Mi Lan Xiang Dan Cong Oolong (蜜兰香单枞), also known in English as Honey Orchid Fragrance Phoenix Oolong, is an excellent example of an oolong from an area that unfortunately does not get enough attention – Guangdong Province in Southern China. Dan Cong (单枞) is the general term that is used to refer to oolongs that come from Guangdong and specifically from Phoenix Mountain. Dan Cong literally means ‘single bush’ as traditionally these oolongs were all plucked only from single semi-wild trees. It has now become the generic term to cover all Phoenix Mountain (Fenghuang Shan 凤凰山) and sometimes other Guangdong Oolongs.
Dan Cong Oolongs are noted for their ability to imitate various flavours, be it flowers or fruits. This is a natural characteristic of these oolongs and no flavouring is added at all. The apparent aroma and taste differences of Dan Cong Oolongs are mostly introduced during the finishing process of each tea. The skills of the tea master are therefore paramount in how each batch of tea turns out. This Mi Lan Xiang Dan Cong Oolong for example is noted for its Honey Orchid aroma and flavour. The name Mi Lan Xiang (蜜兰香) translates as ‘Honey Orchid Fragrance’.
Phoenix oolongs are very varied in style and flavour but are often sold just as ‘Phoenix Mountain Oolong’ or ‘Phoenix Dan Cong’ often not specifying the exact type of Dan Cong that it is or which area there are from. Make sure to look out for which particular Dan Cong you are buying as they all have varying characteristics and styles depending on where and how they are grown and processed.
This particular Mi Lan Xiang Dan Cong Oolong comes from the Phoenix Mountain area near Chaozhou City (Phoenix Town) in Guangdong Province. The semi-wild tea trees that are used to produce this tea are the Fenghuang Shui Xian cultivar, which is the traditional cultivar used in this area and the usual one for Dan Cong Oolong. The tea trees are on average about 30 years old and are grown semi-wild at an altitude of 1000-1500 metres on the rocks of Wu Dong Mountain. Plucking occurs in mid April and this Mi Lan Xiang Dan Cong Oolong is from the 2016 harvest. Spring harvest is particularly favoured as it tends to be more floral and less astringent compared to leaves harvested during other times of the year.
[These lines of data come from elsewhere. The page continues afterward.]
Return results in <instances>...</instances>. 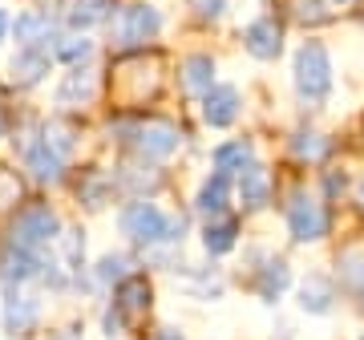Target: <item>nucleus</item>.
I'll return each instance as SVG.
<instances>
[{"label":"nucleus","instance_id":"14","mask_svg":"<svg viewBox=\"0 0 364 340\" xmlns=\"http://www.w3.org/2000/svg\"><path fill=\"white\" fill-rule=\"evenodd\" d=\"M239 90L235 85H210L207 93H203V122L207 126H215V130H223V126H231L235 118H239Z\"/></svg>","mask_w":364,"mask_h":340},{"label":"nucleus","instance_id":"10","mask_svg":"<svg viewBox=\"0 0 364 340\" xmlns=\"http://www.w3.org/2000/svg\"><path fill=\"white\" fill-rule=\"evenodd\" d=\"M243 45H247L255 61H275L284 53V25L275 16H259V21H251L243 28Z\"/></svg>","mask_w":364,"mask_h":340},{"label":"nucleus","instance_id":"18","mask_svg":"<svg viewBox=\"0 0 364 340\" xmlns=\"http://www.w3.org/2000/svg\"><path fill=\"white\" fill-rule=\"evenodd\" d=\"M239 198H243L247 211L267 207V198H272V174H267L259 162H251V166L239 170Z\"/></svg>","mask_w":364,"mask_h":340},{"label":"nucleus","instance_id":"20","mask_svg":"<svg viewBox=\"0 0 364 340\" xmlns=\"http://www.w3.org/2000/svg\"><path fill=\"white\" fill-rule=\"evenodd\" d=\"M287 284H291V267H287V260H263L259 275H255V292H259L267 304H275L279 296L287 292Z\"/></svg>","mask_w":364,"mask_h":340},{"label":"nucleus","instance_id":"34","mask_svg":"<svg viewBox=\"0 0 364 340\" xmlns=\"http://www.w3.org/2000/svg\"><path fill=\"white\" fill-rule=\"evenodd\" d=\"M49 340H81V328H61V332H53Z\"/></svg>","mask_w":364,"mask_h":340},{"label":"nucleus","instance_id":"3","mask_svg":"<svg viewBox=\"0 0 364 340\" xmlns=\"http://www.w3.org/2000/svg\"><path fill=\"white\" fill-rule=\"evenodd\" d=\"M296 93L304 97L308 105H320L328 102L332 93V57L320 41H304L296 49Z\"/></svg>","mask_w":364,"mask_h":340},{"label":"nucleus","instance_id":"35","mask_svg":"<svg viewBox=\"0 0 364 340\" xmlns=\"http://www.w3.org/2000/svg\"><path fill=\"white\" fill-rule=\"evenodd\" d=\"M154 340H182V332H178V328H158Z\"/></svg>","mask_w":364,"mask_h":340},{"label":"nucleus","instance_id":"9","mask_svg":"<svg viewBox=\"0 0 364 340\" xmlns=\"http://www.w3.org/2000/svg\"><path fill=\"white\" fill-rule=\"evenodd\" d=\"M150 300H154V284L142 272L122 275L114 284V308L122 312V320H134V316L150 312Z\"/></svg>","mask_w":364,"mask_h":340},{"label":"nucleus","instance_id":"38","mask_svg":"<svg viewBox=\"0 0 364 340\" xmlns=\"http://www.w3.org/2000/svg\"><path fill=\"white\" fill-rule=\"evenodd\" d=\"M0 134H4V110H0Z\"/></svg>","mask_w":364,"mask_h":340},{"label":"nucleus","instance_id":"6","mask_svg":"<svg viewBox=\"0 0 364 340\" xmlns=\"http://www.w3.org/2000/svg\"><path fill=\"white\" fill-rule=\"evenodd\" d=\"M162 33V13H158L154 4H142V0H134L126 9H117V21H114V41L117 45H146V41H154Z\"/></svg>","mask_w":364,"mask_h":340},{"label":"nucleus","instance_id":"5","mask_svg":"<svg viewBox=\"0 0 364 340\" xmlns=\"http://www.w3.org/2000/svg\"><path fill=\"white\" fill-rule=\"evenodd\" d=\"M328 227H332V215H328L324 203L316 195H308V191H296L291 203H287V231H291V239L296 243H316V239L328 235Z\"/></svg>","mask_w":364,"mask_h":340},{"label":"nucleus","instance_id":"31","mask_svg":"<svg viewBox=\"0 0 364 340\" xmlns=\"http://www.w3.org/2000/svg\"><path fill=\"white\" fill-rule=\"evenodd\" d=\"M16 203H21V179H16V170L0 166V211L16 207Z\"/></svg>","mask_w":364,"mask_h":340},{"label":"nucleus","instance_id":"32","mask_svg":"<svg viewBox=\"0 0 364 340\" xmlns=\"http://www.w3.org/2000/svg\"><path fill=\"white\" fill-rule=\"evenodd\" d=\"M223 9H227V0H195V13L203 16V21H219Z\"/></svg>","mask_w":364,"mask_h":340},{"label":"nucleus","instance_id":"21","mask_svg":"<svg viewBox=\"0 0 364 340\" xmlns=\"http://www.w3.org/2000/svg\"><path fill=\"white\" fill-rule=\"evenodd\" d=\"M117 186H126L134 198H146L150 191L162 186V174L154 166H146V158H138V162H126V166L117 170Z\"/></svg>","mask_w":364,"mask_h":340},{"label":"nucleus","instance_id":"4","mask_svg":"<svg viewBox=\"0 0 364 340\" xmlns=\"http://www.w3.org/2000/svg\"><path fill=\"white\" fill-rule=\"evenodd\" d=\"M61 235V215L49 203H25L16 207V219L9 227V243L25 251H45L49 243H57Z\"/></svg>","mask_w":364,"mask_h":340},{"label":"nucleus","instance_id":"29","mask_svg":"<svg viewBox=\"0 0 364 340\" xmlns=\"http://www.w3.org/2000/svg\"><path fill=\"white\" fill-rule=\"evenodd\" d=\"M340 280H344V288H348L364 308V251H348V255L340 260Z\"/></svg>","mask_w":364,"mask_h":340},{"label":"nucleus","instance_id":"26","mask_svg":"<svg viewBox=\"0 0 364 340\" xmlns=\"http://www.w3.org/2000/svg\"><path fill=\"white\" fill-rule=\"evenodd\" d=\"M53 57L57 61H65L69 69L85 65L93 57V41L85 37V33H69V37H57V45H53Z\"/></svg>","mask_w":364,"mask_h":340},{"label":"nucleus","instance_id":"15","mask_svg":"<svg viewBox=\"0 0 364 340\" xmlns=\"http://www.w3.org/2000/svg\"><path fill=\"white\" fill-rule=\"evenodd\" d=\"M114 9H117V0H69L65 25L77 28V33H85V28H93V25L114 21Z\"/></svg>","mask_w":364,"mask_h":340},{"label":"nucleus","instance_id":"36","mask_svg":"<svg viewBox=\"0 0 364 340\" xmlns=\"http://www.w3.org/2000/svg\"><path fill=\"white\" fill-rule=\"evenodd\" d=\"M4 33H9V16H4V9H0V41H4Z\"/></svg>","mask_w":364,"mask_h":340},{"label":"nucleus","instance_id":"2","mask_svg":"<svg viewBox=\"0 0 364 340\" xmlns=\"http://www.w3.org/2000/svg\"><path fill=\"white\" fill-rule=\"evenodd\" d=\"M138 158H170L182 146V130L166 118H130L114 126Z\"/></svg>","mask_w":364,"mask_h":340},{"label":"nucleus","instance_id":"1","mask_svg":"<svg viewBox=\"0 0 364 340\" xmlns=\"http://www.w3.org/2000/svg\"><path fill=\"white\" fill-rule=\"evenodd\" d=\"M117 227H122V235L138 243V248H158V243H178L182 231H186V223L178 215H166V211L150 203V198H134L122 207L117 215Z\"/></svg>","mask_w":364,"mask_h":340},{"label":"nucleus","instance_id":"24","mask_svg":"<svg viewBox=\"0 0 364 340\" xmlns=\"http://www.w3.org/2000/svg\"><path fill=\"white\" fill-rule=\"evenodd\" d=\"M235 239H239V223L227 219V215L207 219V227H203V248H207V255H227L235 248Z\"/></svg>","mask_w":364,"mask_h":340},{"label":"nucleus","instance_id":"17","mask_svg":"<svg viewBox=\"0 0 364 340\" xmlns=\"http://www.w3.org/2000/svg\"><path fill=\"white\" fill-rule=\"evenodd\" d=\"M332 304H336V284H332L328 275L312 272L299 284V308H304V312L324 316V312H332Z\"/></svg>","mask_w":364,"mask_h":340},{"label":"nucleus","instance_id":"7","mask_svg":"<svg viewBox=\"0 0 364 340\" xmlns=\"http://www.w3.org/2000/svg\"><path fill=\"white\" fill-rule=\"evenodd\" d=\"M0 324L13 340L37 336L41 328V300L25 288H4V308H0Z\"/></svg>","mask_w":364,"mask_h":340},{"label":"nucleus","instance_id":"19","mask_svg":"<svg viewBox=\"0 0 364 340\" xmlns=\"http://www.w3.org/2000/svg\"><path fill=\"white\" fill-rule=\"evenodd\" d=\"M227 203H231V179L227 174H210L195 195L198 215H207V219H219L223 211H227Z\"/></svg>","mask_w":364,"mask_h":340},{"label":"nucleus","instance_id":"23","mask_svg":"<svg viewBox=\"0 0 364 340\" xmlns=\"http://www.w3.org/2000/svg\"><path fill=\"white\" fill-rule=\"evenodd\" d=\"M210 85H215V61H210L207 53H191V57L182 61V90L203 97Z\"/></svg>","mask_w":364,"mask_h":340},{"label":"nucleus","instance_id":"16","mask_svg":"<svg viewBox=\"0 0 364 340\" xmlns=\"http://www.w3.org/2000/svg\"><path fill=\"white\" fill-rule=\"evenodd\" d=\"M25 166L37 183H61L65 179V158L57 154V150H49L45 142H33L25 150Z\"/></svg>","mask_w":364,"mask_h":340},{"label":"nucleus","instance_id":"37","mask_svg":"<svg viewBox=\"0 0 364 340\" xmlns=\"http://www.w3.org/2000/svg\"><path fill=\"white\" fill-rule=\"evenodd\" d=\"M356 203H360V211H364V183L356 186Z\"/></svg>","mask_w":364,"mask_h":340},{"label":"nucleus","instance_id":"22","mask_svg":"<svg viewBox=\"0 0 364 340\" xmlns=\"http://www.w3.org/2000/svg\"><path fill=\"white\" fill-rule=\"evenodd\" d=\"M215 174H239L243 166H251L255 162V150H251V142L247 138H235V142H223V146H215Z\"/></svg>","mask_w":364,"mask_h":340},{"label":"nucleus","instance_id":"25","mask_svg":"<svg viewBox=\"0 0 364 340\" xmlns=\"http://www.w3.org/2000/svg\"><path fill=\"white\" fill-rule=\"evenodd\" d=\"M57 248H61V267L81 280V267H85V231H77V227H61Z\"/></svg>","mask_w":364,"mask_h":340},{"label":"nucleus","instance_id":"30","mask_svg":"<svg viewBox=\"0 0 364 340\" xmlns=\"http://www.w3.org/2000/svg\"><path fill=\"white\" fill-rule=\"evenodd\" d=\"M122 275H130V260H126L122 251H109V255H102V260H97V267H93V280H97L102 288L117 284Z\"/></svg>","mask_w":364,"mask_h":340},{"label":"nucleus","instance_id":"13","mask_svg":"<svg viewBox=\"0 0 364 340\" xmlns=\"http://www.w3.org/2000/svg\"><path fill=\"white\" fill-rule=\"evenodd\" d=\"M97 97V73L90 65H77L69 69L65 81L57 85V105L61 110H81V105H90Z\"/></svg>","mask_w":364,"mask_h":340},{"label":"nucleus","instance_id":"33","mask_svg":"<svg viewBox=\"0 0 364 340\" xmlns=\"http://www.w3.org/2000/svg\"><path fill=\"white\" fill-rule=\"evenodd\" d=\"M356 4H360V0H316V9H332V13H348Z\"/></svg>","mask_w":364,"mask_h":340},{"label":"nucleus","instance_id":"28","mask_svg":"<svg viewBox=\"0 0 364 340\" xmlns=\"http://www.w3.org/2000/svg\"><path fill=\"white\" fill-rule=\"evenodd\" d=\"M109 191H114V179L102 174V170H90V174L81 179V186H77V195L85 198V207H93V211L109 203Z\"/></svg>","mask_w":364,"mask_h":340},{"label":"nucleus","instance_id":"12","mask_svg":"<svg viewBox=\"0 0 364 340\" xmlns=\"http://www.w3.org/2000/svg\"><path fill=\"white\" fill-rule=\"evenodd\" d=\"M49 65H53V53H45V49H16L13 61H9V81H13L16 90H33V85L45 81Z\"/></svg>","mask_w":364,"mask_h":340},{"label":"nucleus","instance_id":"11","mask_svg":"<svg viewBox=\"0 0 364 340\" xmlns=\"http://www.w3.org/2000/svg\"><path fill=\"white\" fill-rule=\"evenodd\" d=\"M41 275V251H25V248H9L0 251V284L4 288H25Z\"/></svg>","mask_w":364,"mask_h":340},{"label":"nucleus","instance_id":"27","mask_svg":"<svg viewBox=\"0 0 364 340\" xmlns=\"http://www.w3.org/2000/svg\"><path fill=\"white\" fill-rule=\"evenodd\" d=\"M291 154L299 162H324L332 154V138H324V134H316V130H299L291 138Z\"/></svg>","mask_w":364,"mask_h":340},{"label":"nucleus","instance_id":"8","mask_svg":"<svg viewBox=\"0 0 364 340\" xmlns=\"http://www.w3.org/2000/svg\"><path fill=\"white\" fill-rule=\"evenodd\" d=\"M9 28H13V37H16V49H45V53H53V45H57V25H53V16L45 13V9H28V13H21L16 21H9Z\"/></svg>","mask_w":364,"mask_h":340}]
</instances>
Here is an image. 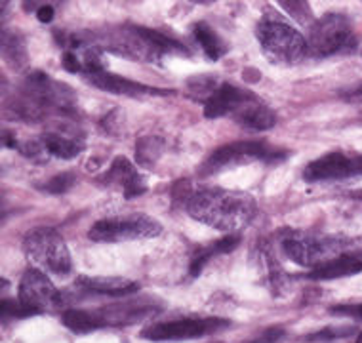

The dry leaves of this Mi Lan Xiang Dan Cong Oolong are dark and twisted producing a medium strength golden liquor. The aroma is quite floral, a little baked with a smell of sweet violets. The taste of this tea is quite exceptional, really full of wild honey and exotic flower notes. The smooth flavours are sweet, floral and fruity with particular hints of mango, vanilla and honey.
The high quality of this Mi Lan Xiang Dan Cong Oolong means that this tea can stand many infusions. Infuse it the western way in a tea pot at 90°C for 3-4 minutes 3+ times. If you are finding that your tea is turning out a little too astringent, you can reduce the brewing time or temperature until you reach your preferred taste. This tea would particularly benefit from traditional Gong Fu style brewing, yielding a lot more infusions, each bursting with flavour. It is a fascinating way of seeing how the tea changes with each infusion.